● **Apply what you read**
(a) Decide whether each statement below agrees with the text on prairie gentian. Answer yes or no, and quote the words of the text that settle it.
(i) The plant's flowers grow in clusters on each stem.
(ii) The plant often grows near streams.
(iii) The plant has been cultivated in Japan for over 70 years.
(b) According to the text on prairie gentian, why is the plant seldom grown in native wildflower gardens?

● **Text under study**
╔══

Plant species in the gentian family

Eustoma russellianum is a species of flowering plant in the gentian family. One of its previous binomial names was Eustoma grandiflorum. Common names include showy prairie gentian, prairie gentian, Texas bluebells, Texas bluebell, bluebell, and Lisianthus.

There is a cultivar, 'Bolero Deep Blue'.

==Description==
Eustoma russellianum has blue-green waxy leaves and showy bell shaped flowers in blue pink or white each borne singly on an upright plant. Depending on growing conditions it may present as an annual, biennial, or perennial plant.

==Distribution and habitat==
It is found primarily in the Great Plains region of North America, from Wyoming southeast to Nebraska, and south to Texas and Mexico. Due to its popularity and the frequency with which it is picked, it has been unable to naturally reseed itself in its native distribution.

It prefers moist, sandy soils and often grows near streams, creek-beds, moist meadows, and springs.

==Cultivation==
Prairie gentian is a popular garden flower, and has been cultivated in Japan for over 70 years. Many varieties, including those with double petals, or a variety of colored flowers, have been developed. It is not often attempted in native wildflower gardens due to its high moisture requirements and short lifespan.

╚══

● **Data shown**

╔══

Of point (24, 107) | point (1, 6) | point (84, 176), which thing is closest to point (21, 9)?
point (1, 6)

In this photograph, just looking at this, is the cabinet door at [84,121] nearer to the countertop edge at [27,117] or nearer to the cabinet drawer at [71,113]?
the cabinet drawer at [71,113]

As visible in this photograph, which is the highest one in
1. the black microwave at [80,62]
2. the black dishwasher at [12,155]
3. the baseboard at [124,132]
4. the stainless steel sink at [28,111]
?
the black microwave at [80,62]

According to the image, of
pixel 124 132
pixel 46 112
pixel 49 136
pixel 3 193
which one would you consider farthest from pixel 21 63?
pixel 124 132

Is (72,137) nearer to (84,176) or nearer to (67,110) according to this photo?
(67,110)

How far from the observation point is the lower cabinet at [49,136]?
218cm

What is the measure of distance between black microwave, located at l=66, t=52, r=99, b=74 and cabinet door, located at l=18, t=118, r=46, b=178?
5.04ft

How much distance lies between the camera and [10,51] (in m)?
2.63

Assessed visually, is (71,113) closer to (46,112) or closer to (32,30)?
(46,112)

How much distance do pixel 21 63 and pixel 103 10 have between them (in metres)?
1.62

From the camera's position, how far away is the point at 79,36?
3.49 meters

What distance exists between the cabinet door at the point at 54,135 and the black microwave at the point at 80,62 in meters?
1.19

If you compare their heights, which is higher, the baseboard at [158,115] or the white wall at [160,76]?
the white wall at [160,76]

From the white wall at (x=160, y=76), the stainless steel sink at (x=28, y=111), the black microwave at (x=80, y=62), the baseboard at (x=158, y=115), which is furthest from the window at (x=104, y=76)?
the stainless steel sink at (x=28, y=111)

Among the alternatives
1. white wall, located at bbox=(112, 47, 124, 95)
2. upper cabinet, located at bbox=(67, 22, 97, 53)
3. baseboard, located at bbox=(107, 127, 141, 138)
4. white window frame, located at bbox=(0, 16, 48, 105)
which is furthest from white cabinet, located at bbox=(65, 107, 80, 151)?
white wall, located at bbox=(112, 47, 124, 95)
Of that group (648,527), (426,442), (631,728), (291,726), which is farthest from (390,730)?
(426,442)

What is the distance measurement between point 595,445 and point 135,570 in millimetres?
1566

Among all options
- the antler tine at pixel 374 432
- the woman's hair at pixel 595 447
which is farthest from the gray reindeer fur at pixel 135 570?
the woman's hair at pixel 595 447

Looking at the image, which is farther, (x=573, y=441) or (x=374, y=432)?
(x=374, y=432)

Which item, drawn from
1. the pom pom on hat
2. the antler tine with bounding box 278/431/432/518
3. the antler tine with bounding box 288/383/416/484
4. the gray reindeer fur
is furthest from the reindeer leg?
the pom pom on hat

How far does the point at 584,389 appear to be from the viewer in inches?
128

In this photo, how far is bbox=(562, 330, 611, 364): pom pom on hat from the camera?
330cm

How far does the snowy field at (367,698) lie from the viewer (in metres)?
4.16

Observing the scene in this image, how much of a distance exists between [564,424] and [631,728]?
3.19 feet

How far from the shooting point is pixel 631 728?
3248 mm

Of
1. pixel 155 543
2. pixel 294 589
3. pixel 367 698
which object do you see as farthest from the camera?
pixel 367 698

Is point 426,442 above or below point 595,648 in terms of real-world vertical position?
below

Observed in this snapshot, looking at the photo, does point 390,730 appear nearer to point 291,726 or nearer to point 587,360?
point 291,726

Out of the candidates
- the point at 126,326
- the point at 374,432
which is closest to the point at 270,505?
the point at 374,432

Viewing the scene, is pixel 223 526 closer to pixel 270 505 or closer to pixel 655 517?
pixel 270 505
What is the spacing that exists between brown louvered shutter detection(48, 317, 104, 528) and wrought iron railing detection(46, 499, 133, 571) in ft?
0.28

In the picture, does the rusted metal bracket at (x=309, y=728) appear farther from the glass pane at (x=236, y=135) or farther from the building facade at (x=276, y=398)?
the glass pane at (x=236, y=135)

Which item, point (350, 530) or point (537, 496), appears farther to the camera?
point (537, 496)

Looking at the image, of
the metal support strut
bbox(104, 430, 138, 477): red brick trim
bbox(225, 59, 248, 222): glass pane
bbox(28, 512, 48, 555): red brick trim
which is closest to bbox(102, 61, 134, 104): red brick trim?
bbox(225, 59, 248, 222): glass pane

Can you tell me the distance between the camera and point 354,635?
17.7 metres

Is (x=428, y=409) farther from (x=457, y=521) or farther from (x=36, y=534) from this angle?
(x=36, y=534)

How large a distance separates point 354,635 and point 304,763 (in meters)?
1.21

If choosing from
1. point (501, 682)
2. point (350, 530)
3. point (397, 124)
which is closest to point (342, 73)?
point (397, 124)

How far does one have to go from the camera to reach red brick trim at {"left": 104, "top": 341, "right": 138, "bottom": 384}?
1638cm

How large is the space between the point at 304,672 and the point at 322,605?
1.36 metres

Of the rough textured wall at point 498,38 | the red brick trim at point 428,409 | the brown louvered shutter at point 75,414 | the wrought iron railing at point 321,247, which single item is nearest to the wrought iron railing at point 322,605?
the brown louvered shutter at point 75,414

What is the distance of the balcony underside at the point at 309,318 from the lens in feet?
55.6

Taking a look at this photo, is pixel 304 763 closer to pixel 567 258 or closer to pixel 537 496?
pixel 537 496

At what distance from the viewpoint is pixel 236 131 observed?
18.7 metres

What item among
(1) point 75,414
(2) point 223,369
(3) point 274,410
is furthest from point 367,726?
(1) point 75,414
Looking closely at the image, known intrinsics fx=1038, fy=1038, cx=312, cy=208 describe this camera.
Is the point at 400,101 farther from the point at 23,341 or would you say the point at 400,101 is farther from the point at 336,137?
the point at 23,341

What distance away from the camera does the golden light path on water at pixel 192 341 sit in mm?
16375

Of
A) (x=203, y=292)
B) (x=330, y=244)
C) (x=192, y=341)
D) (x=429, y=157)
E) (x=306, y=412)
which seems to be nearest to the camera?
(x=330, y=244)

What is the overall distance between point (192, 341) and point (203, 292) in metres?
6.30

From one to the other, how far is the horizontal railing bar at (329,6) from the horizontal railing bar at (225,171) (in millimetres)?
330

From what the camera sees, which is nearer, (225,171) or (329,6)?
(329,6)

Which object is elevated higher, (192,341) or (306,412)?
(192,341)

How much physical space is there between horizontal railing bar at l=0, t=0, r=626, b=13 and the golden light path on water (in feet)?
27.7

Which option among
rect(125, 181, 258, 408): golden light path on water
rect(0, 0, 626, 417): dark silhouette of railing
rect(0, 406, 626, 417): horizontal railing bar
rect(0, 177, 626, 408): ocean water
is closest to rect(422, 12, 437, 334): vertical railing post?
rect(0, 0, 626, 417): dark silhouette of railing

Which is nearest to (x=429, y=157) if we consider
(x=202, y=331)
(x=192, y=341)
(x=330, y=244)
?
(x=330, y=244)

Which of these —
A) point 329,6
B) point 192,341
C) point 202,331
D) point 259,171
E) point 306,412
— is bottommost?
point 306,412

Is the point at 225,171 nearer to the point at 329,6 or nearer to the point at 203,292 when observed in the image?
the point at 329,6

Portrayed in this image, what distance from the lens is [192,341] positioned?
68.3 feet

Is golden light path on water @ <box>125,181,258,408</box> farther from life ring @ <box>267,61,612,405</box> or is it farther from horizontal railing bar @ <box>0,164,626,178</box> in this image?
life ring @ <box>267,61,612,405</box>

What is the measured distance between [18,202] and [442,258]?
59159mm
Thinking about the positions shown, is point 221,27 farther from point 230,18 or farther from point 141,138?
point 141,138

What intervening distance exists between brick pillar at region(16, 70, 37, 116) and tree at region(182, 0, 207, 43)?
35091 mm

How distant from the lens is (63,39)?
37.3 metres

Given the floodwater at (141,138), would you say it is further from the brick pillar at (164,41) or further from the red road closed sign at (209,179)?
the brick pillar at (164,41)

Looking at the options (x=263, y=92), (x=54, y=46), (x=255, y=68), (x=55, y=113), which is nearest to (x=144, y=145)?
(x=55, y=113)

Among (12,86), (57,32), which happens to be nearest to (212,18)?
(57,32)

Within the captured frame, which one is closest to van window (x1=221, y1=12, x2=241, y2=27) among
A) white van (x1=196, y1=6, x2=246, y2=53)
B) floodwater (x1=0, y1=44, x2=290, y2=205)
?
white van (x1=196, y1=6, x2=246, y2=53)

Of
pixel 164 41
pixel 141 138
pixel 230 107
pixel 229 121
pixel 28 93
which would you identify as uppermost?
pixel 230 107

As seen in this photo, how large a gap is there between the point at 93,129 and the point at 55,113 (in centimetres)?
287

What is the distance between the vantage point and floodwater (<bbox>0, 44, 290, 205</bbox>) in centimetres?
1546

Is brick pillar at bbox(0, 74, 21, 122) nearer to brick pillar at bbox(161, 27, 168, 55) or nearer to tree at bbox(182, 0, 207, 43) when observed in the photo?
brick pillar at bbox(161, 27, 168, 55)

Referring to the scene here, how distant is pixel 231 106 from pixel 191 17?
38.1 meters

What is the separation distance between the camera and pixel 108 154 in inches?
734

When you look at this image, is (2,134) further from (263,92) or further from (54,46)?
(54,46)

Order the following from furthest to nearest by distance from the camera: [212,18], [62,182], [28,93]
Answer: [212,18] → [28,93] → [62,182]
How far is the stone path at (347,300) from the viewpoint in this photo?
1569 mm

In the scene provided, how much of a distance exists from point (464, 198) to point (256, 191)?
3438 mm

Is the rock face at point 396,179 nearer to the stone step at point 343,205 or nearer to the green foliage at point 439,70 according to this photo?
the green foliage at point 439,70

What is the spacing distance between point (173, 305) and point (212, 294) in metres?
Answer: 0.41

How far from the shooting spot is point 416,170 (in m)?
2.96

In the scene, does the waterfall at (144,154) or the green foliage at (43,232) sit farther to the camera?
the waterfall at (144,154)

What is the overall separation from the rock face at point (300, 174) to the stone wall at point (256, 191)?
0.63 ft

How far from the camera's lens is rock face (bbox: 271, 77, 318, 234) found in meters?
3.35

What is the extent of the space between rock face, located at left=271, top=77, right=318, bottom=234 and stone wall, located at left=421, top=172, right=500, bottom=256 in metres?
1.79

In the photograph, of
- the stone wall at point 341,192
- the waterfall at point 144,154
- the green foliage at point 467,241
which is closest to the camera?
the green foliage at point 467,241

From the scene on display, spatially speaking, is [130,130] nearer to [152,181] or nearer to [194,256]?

╚══

● **Answers per task**
(a)
(i) No: "each borne singly on an upright plant"
(ii) Yes: "often grows near streams, creek-beds, moist meadows, and springs"
(iii) Yes: "has been cultivated in Japan for over 70 years"

(b) Its high moisture requirements and short lifespan keep it out of native wildflower gardens.